The global body, in its World Economic Outlook, also downgraded its growth forecast for India for 2019-’20 from 7.5% to 7.4%. But India will continue to be the fastest-growing economy, according to IMF data. It predicted China’s GDP growth at 6.6% in 2018-’19 and downgraded it to 6.2% for 2019-’20.

The international organisation said that India’s growth has rebounded from “transitory shocks” such as the demonetisation of high value currency notes and the introduction of the Goods and Services Tax. The IMF called for reforms in labour and land markets in the country, as well as improving the business climate.

The IMF said that monetary policy normalisation and a stronger dollar in the United States has put pressure on the exchange rates in emerging economies like Brazil, India and South Africa, among others. The world body said that in these circumstances, government intervention in the foreign exchange market should be “limited to addressing disorderly market conditions”.
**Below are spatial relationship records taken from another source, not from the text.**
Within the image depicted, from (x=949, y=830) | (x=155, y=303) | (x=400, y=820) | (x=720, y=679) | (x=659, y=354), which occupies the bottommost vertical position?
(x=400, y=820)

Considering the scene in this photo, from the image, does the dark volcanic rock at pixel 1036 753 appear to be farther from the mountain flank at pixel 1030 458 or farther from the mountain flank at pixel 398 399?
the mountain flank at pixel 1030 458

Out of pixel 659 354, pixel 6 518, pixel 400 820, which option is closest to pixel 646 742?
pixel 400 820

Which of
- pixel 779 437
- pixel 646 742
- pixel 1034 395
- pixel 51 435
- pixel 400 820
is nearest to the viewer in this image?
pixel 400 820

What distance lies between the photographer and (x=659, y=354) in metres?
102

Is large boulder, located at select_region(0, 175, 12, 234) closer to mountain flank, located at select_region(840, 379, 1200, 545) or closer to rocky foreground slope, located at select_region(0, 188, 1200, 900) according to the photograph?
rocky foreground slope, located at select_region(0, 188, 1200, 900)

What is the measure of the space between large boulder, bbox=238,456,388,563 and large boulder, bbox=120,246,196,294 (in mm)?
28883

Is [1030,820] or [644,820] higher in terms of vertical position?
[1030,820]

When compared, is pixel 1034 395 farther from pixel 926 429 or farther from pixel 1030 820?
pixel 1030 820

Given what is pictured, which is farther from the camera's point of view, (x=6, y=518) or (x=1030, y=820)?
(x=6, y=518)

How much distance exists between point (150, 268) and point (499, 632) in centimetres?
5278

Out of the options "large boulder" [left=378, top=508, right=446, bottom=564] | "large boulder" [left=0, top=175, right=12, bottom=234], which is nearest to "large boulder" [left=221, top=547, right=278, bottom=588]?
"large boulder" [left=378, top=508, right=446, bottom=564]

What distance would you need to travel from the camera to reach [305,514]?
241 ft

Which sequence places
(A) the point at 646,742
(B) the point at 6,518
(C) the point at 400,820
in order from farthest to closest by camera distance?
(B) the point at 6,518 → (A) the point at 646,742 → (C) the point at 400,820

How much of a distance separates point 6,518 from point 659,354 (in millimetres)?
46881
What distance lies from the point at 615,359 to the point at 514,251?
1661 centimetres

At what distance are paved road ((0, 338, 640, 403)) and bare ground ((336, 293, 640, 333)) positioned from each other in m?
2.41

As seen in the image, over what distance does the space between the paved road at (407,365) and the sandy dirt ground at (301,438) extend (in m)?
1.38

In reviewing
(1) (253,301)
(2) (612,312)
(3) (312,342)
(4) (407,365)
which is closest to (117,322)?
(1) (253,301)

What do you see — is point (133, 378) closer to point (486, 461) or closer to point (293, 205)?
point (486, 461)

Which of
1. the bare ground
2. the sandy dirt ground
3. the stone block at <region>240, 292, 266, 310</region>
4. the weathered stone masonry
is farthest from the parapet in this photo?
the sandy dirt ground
The international organisation said that inflation is expected to pick up in India due to a narrowing output gap, and the effects of exchange rate depreciation and rising fuel prices. It called for a tightening of monetary policy, a move the Reserve Bank of India did not take when it kept interest rates unchanged last week.

‘Global growth rates have plateaued’

The IMF said that global growth rates have hit a plateau at 3.7%, and would continue to remain at this level in 2019-’20.

“Last April, the world economy’s broad-based momentum led us to project a 3.9 per cent growth rate for both this year and next,” IMF Chief Economist Maurice Obstfeld said. “Considering developments since then, however, that number appears over-optimistic: rather than rising, growth has plateaued at 3.7%.”

“There are clouds on the horizon,” Obstfeld added. “Growth has proven to be less balanced than hoped. Not only have some downside risks that the last World Economic Outlook identified been realised, the likelihood of further negative shocks to our growth forecast has risen. In several key economies, moreover, growth is being supported by policies that seem unsustainable over the long term.”

The IMF chief economist said emerging economies were coping better than the developed ones, but their susceptibility to large global shocks has risen. “Any sharp reversal for emerging markets would pose a significant threat to advanced economies, as emerging market and developing economies make up about 40% of world GDP.”